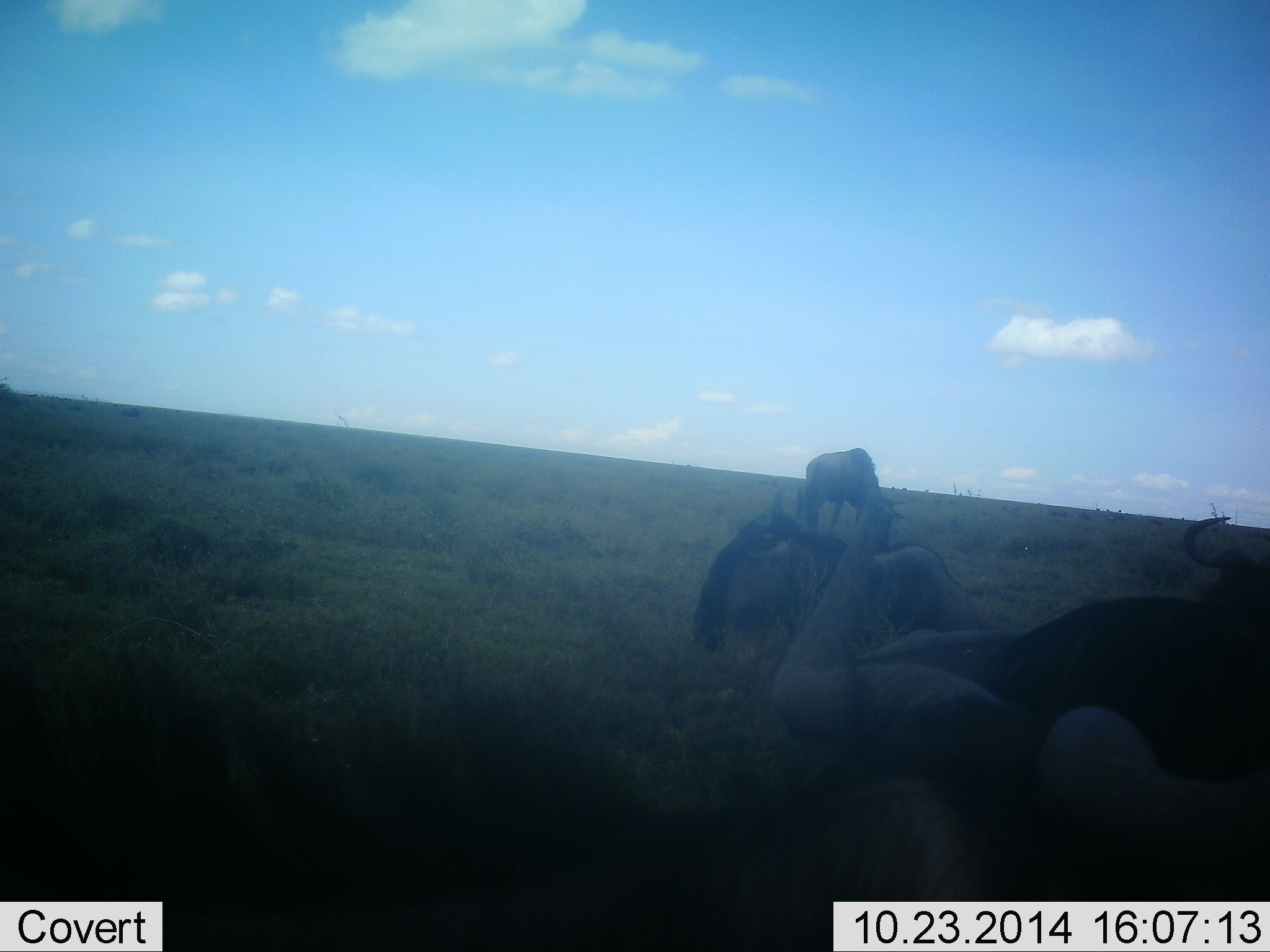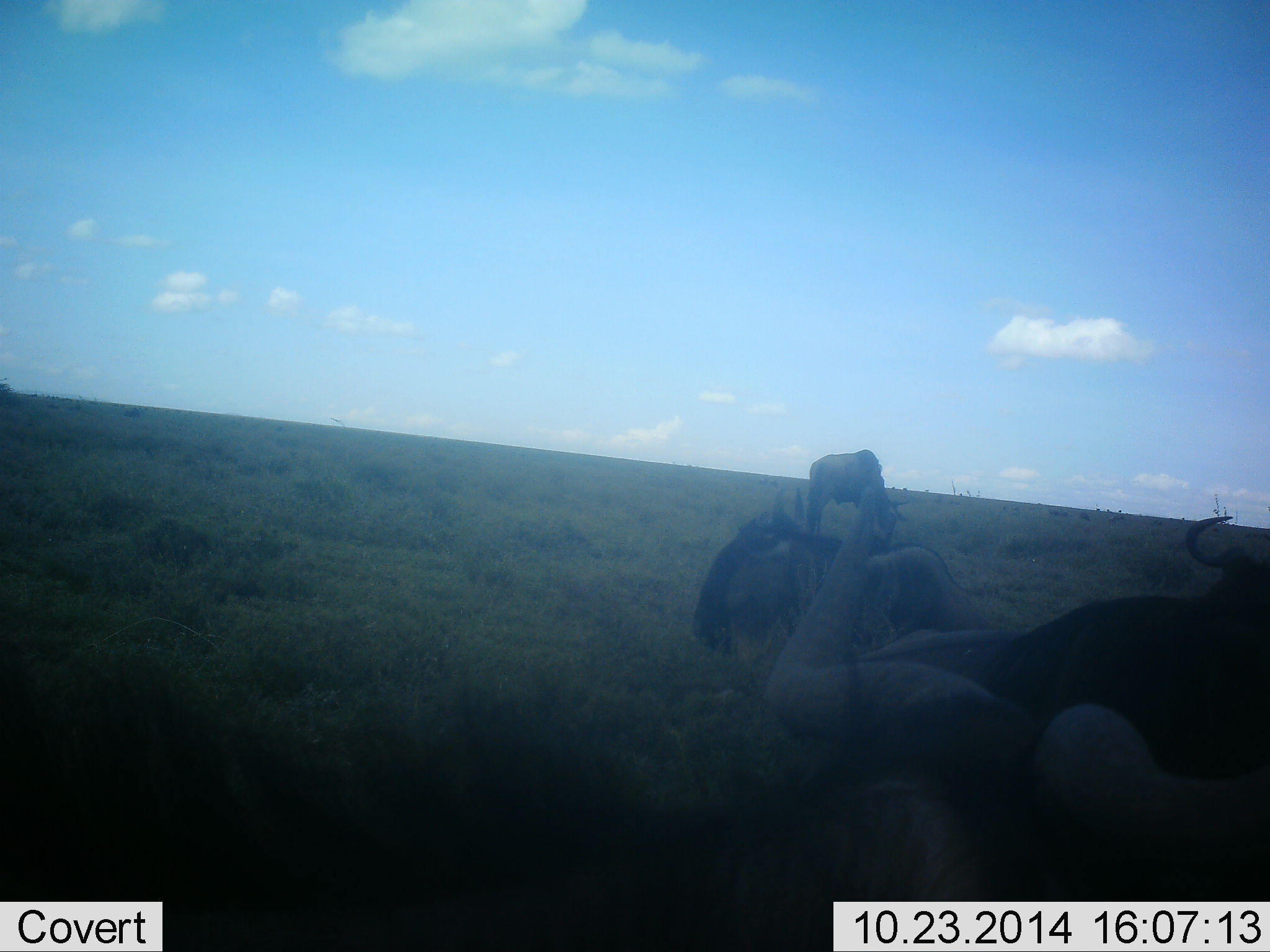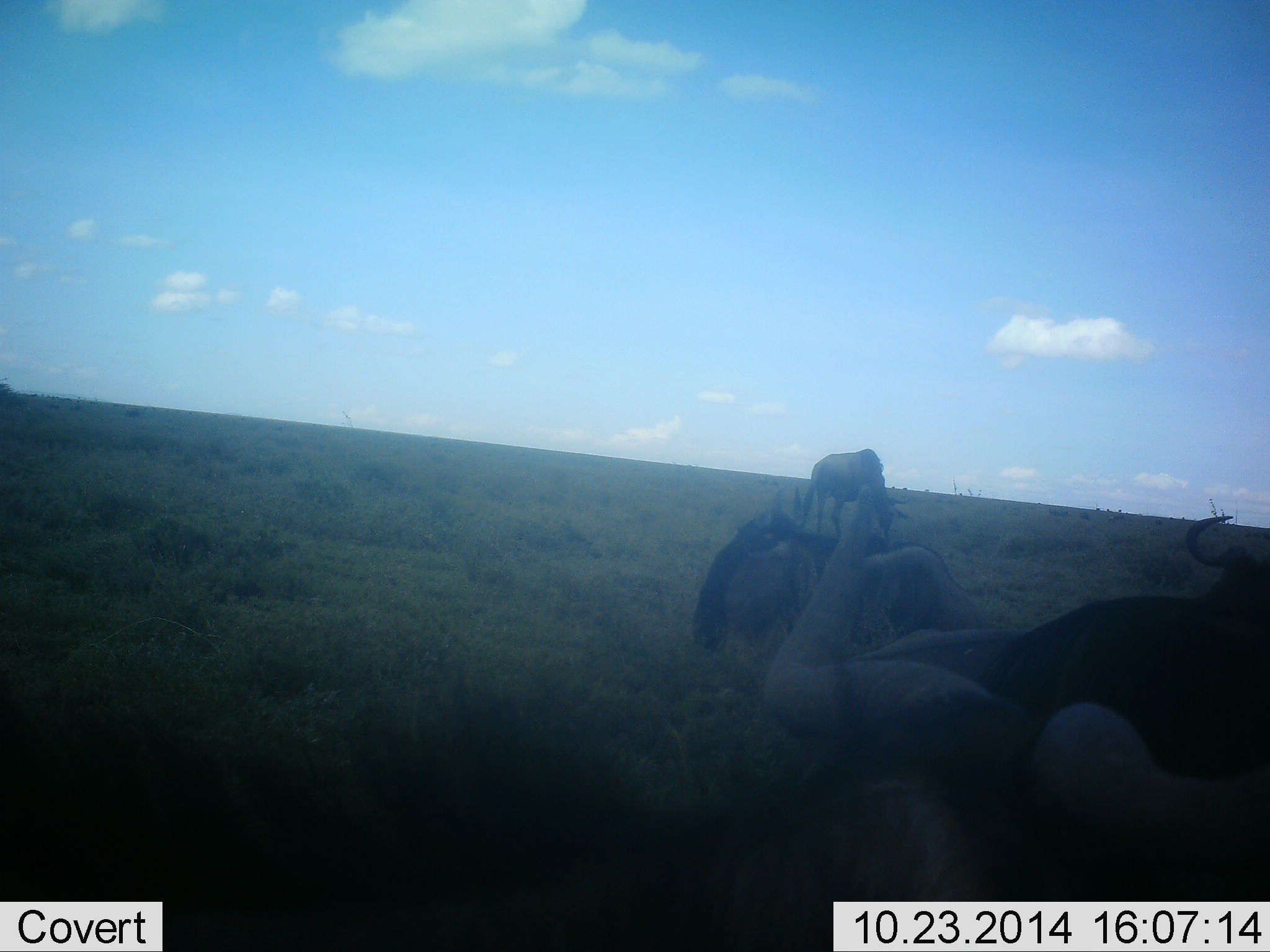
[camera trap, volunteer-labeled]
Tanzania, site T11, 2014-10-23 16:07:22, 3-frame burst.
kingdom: Animalia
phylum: Chordata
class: Mammalia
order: Artiodactyla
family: Bovidae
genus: Connochaetes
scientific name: Connochaetes taurinus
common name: blue wildebeest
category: wildebeest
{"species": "wildebeest (blue wildebeest) (Connochaetes taurinus)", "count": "4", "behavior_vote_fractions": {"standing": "60%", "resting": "70%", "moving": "0%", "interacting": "0%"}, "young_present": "0%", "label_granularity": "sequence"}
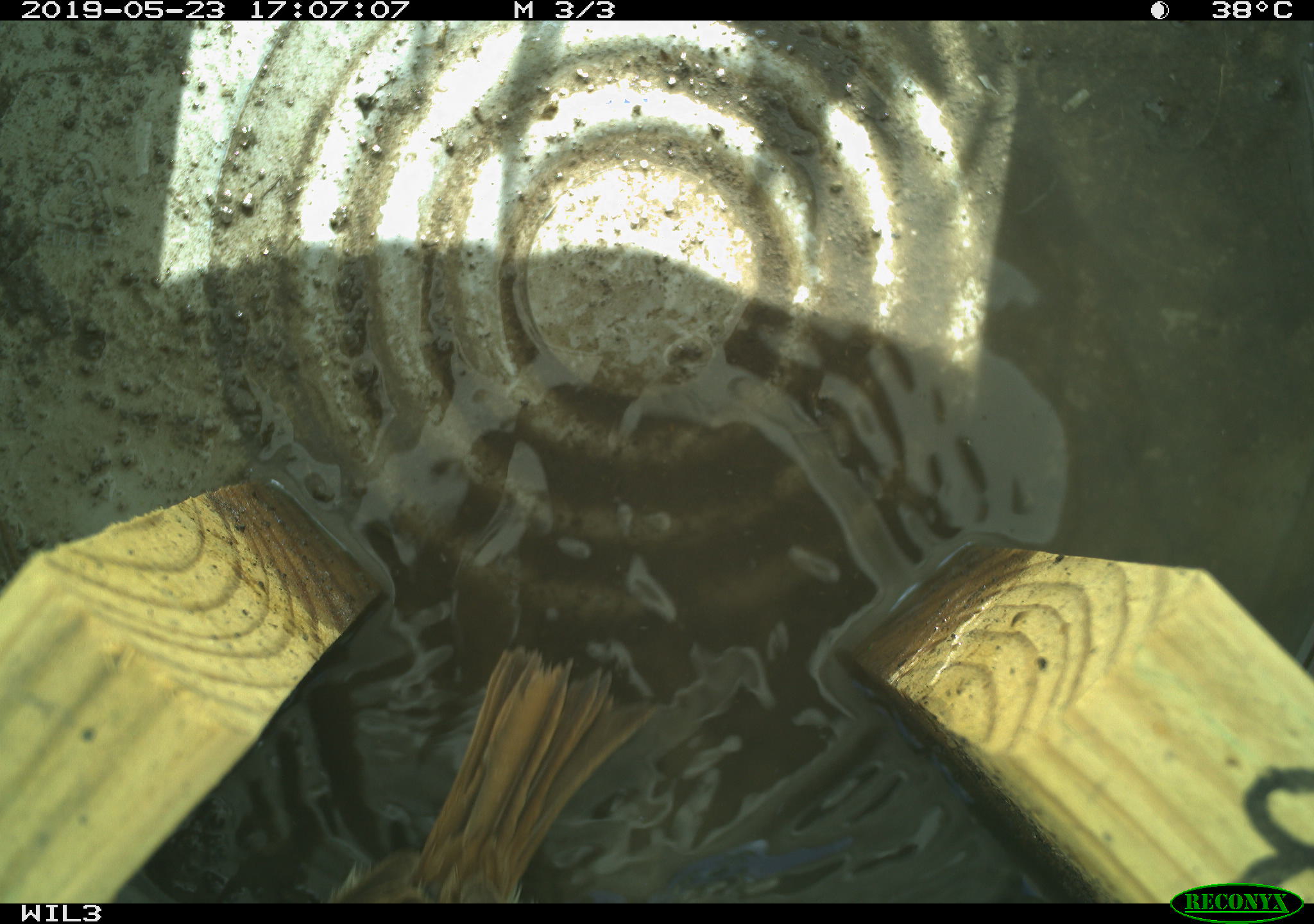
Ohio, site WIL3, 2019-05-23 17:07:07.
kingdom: Animalia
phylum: Chordata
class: Aves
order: Passeriformes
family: Passerellidae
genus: Melospiza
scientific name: Melospiza melodia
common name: song sparrow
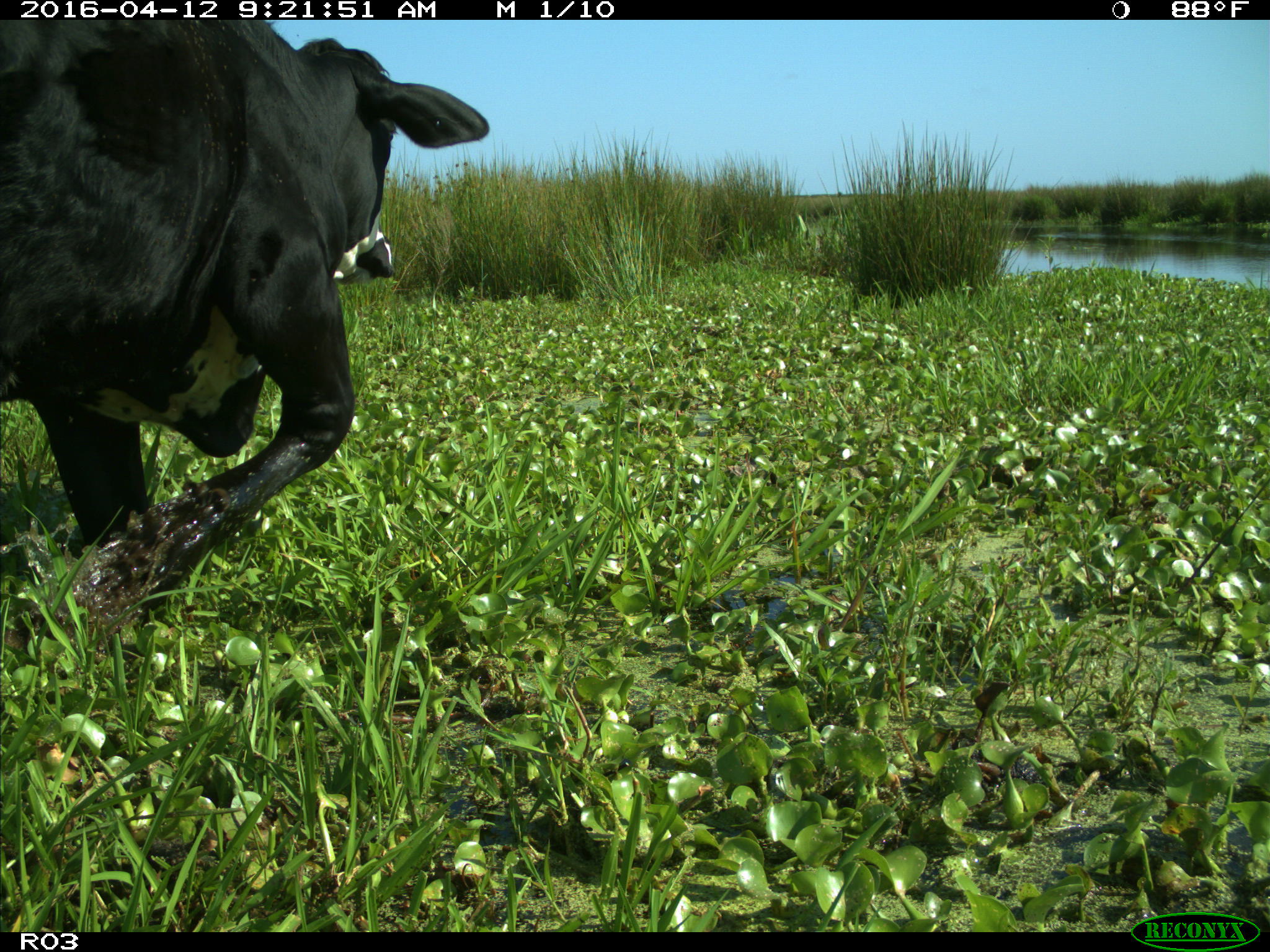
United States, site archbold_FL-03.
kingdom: Animalia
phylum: Chordata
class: Mammalia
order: Artiodactyla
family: Bovidae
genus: Bos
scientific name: Bos taurus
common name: domestic cow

........

# TASK
Stop after the line containing "category: wildebeest": copy the records exactly from the first line up to there, leaving pictures out.

# EXPECTED ANSWER
[camera trap, volunteer-labeled]
Tanzania, site T11, 2014-10-23 16:07:22, 3-frame burst.
kingdom: Animalia
phylum: Chordata
class: Mammalia
order: Artiodactyla
family: Bovidae
genus: Connochaetes
scientific name: Connochaetes taurinus
common name: blue wildebeest
category: wildebeest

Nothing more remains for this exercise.